Thermal Management

Development of a High-Efficiency, Compact Vehicular Radiator

Funded by US Army TARDEC

Project Summary
One critical challenge for current military vehicles is the development of efficient and compact thermal management systems that meet increasingly demanding heat dissipation requirements. This Army SBIR project is to develop a high-efficient, compact vehicular radiator to provide adequate cooling for military vehicle engines particularly in harsh environments. The successful development of the proposed vehicular radiator will enable the design of military ground vehicles in order to provide reliable mobility and other performance requirements under various vehicle operating conditions.

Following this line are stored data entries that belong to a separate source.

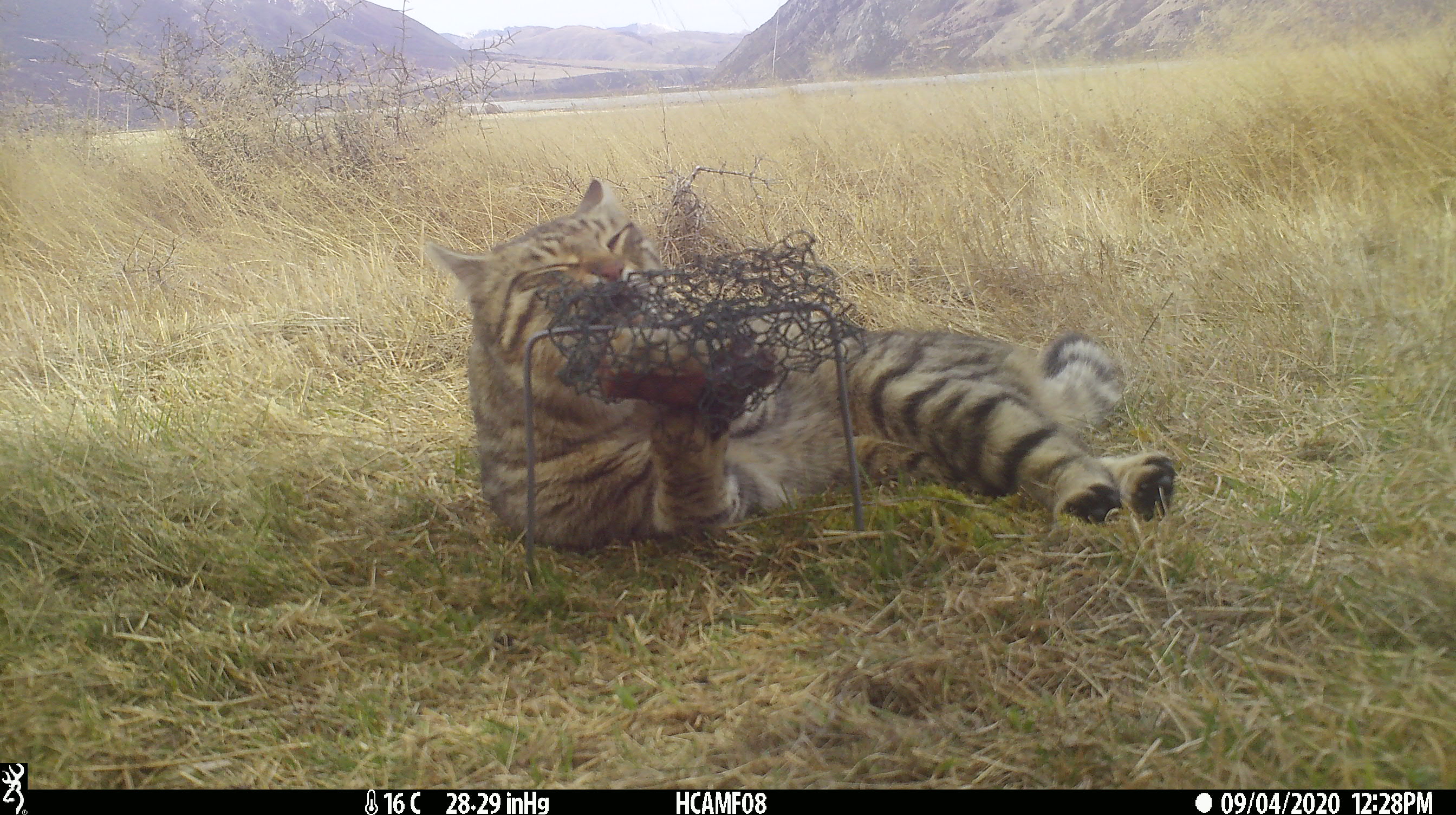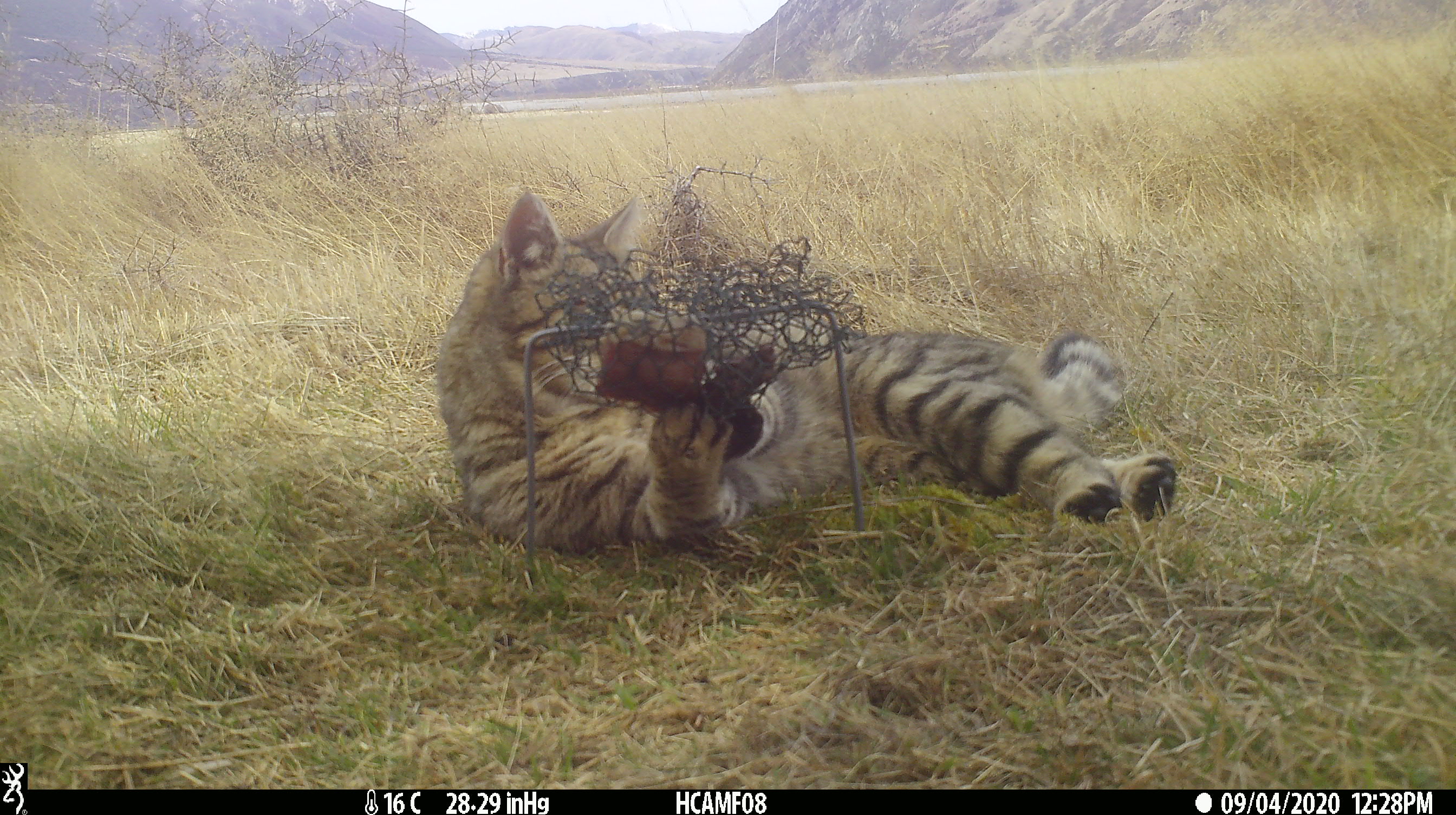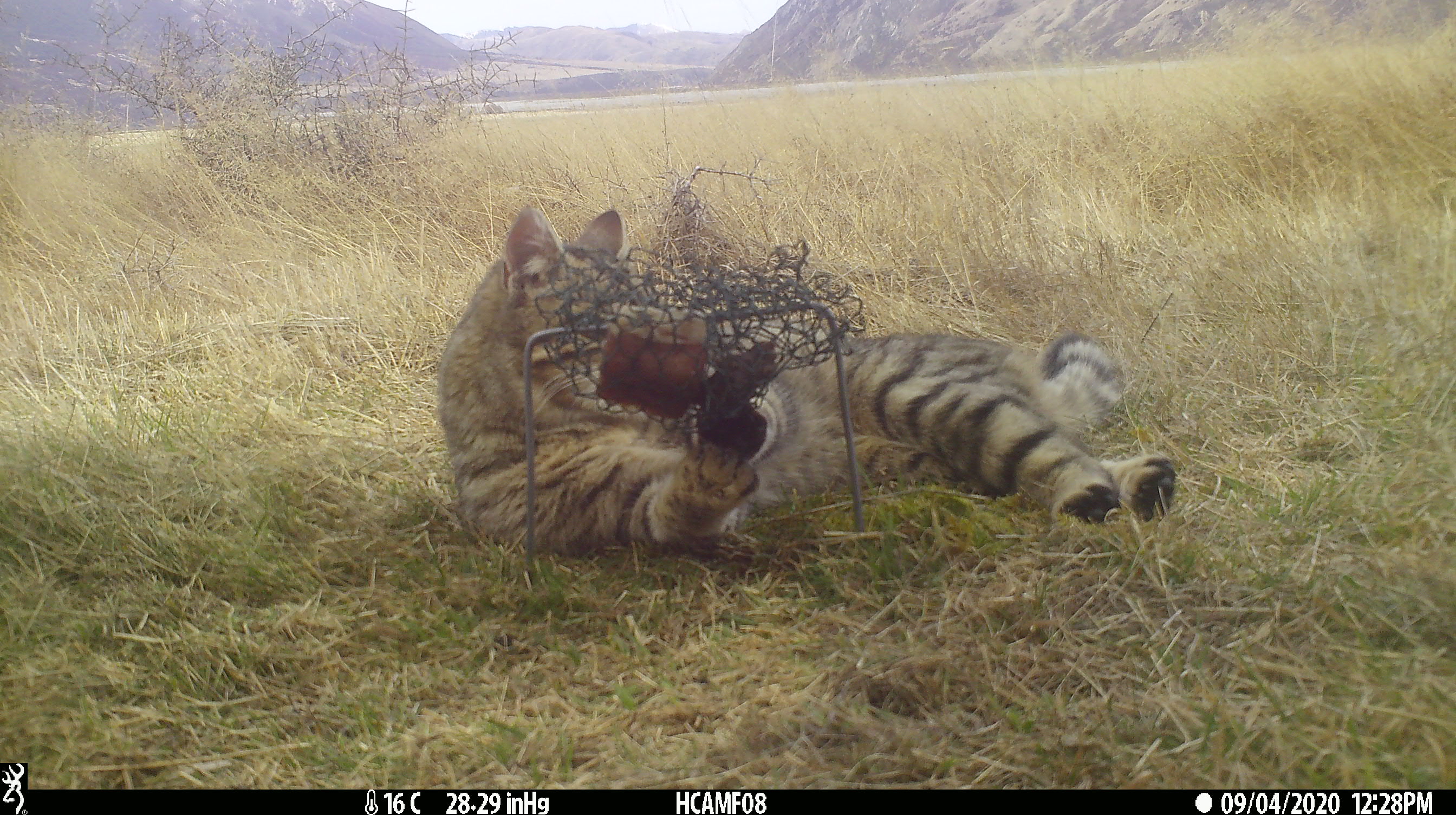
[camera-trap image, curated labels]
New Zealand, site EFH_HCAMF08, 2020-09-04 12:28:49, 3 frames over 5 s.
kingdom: Animalia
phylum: Chordata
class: Mammalia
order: Carnivora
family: Felidae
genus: Felis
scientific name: Felis catus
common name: domestic cat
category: cat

Aegis Technology Inc. has well demonstrated the technical feasibility of the proposed thermal management system in Phase I. In this Phase II project, we have focused on the following work: (1) Analysis of Army vehicle thermal management requirements, and identification of the development direction for Phase II; (2) Modeling and simulation, which included evaluating thermal performance of various designs, identification of key technical parameters, and evaluating the selection of materials; (3) Design, prototyping, and testing of small-scale radiator units to establish the processing procedures and resulting optimization of the design parameters; and (4) Design, prototyping, and testing of full-scale radiator units based on modeling and the results of testing with small-scale prototypes. The ultimate goal is to demonstrate and integrate the optimized radiator into Army vehicle thermal management systems. Design work started with analysis of the baseline radiator to establish initial design parameters such as fin and tube dimensions. Then evaluation and optimization were performed using small-scale designs that are more ecomical and easier for prototyping and testing. For modeling and simulation, both finite element analysis (FEA) and analytical thermal computations were conducted and compared. It was indicated that FEA results were very close to those from analytical thermal analysis. Therefore, analytical thermal analysis was used for the evaluation of various designs and for design optimization. Prototyping was conducted based on modeling and simulation results. Small-scale prototyping was conducted first and tested. Based on the testing results on small-scale prototypes, prototyping of full-scale radiators was performed.

During this Phase II development, a total of seven full-scale radiator prototypes have been fabricated using optimized designs and simulation results. These prototypes were tested at the U.S. Army Tank Automotive Research, Development and Engineering Center (TARDEC). Testing results showed that prototypes based on bar and plate design had promising heat rejection value, with one bar and plate radiator having heat rejection that exceeds the program objective by 2%. Furthermore, vehicle weight is expected to be reduced substantially by using the Aegis bar and plate radiator, leading to further performance enhancement. Currently, further optimization on bar and plate radiator is ongoing.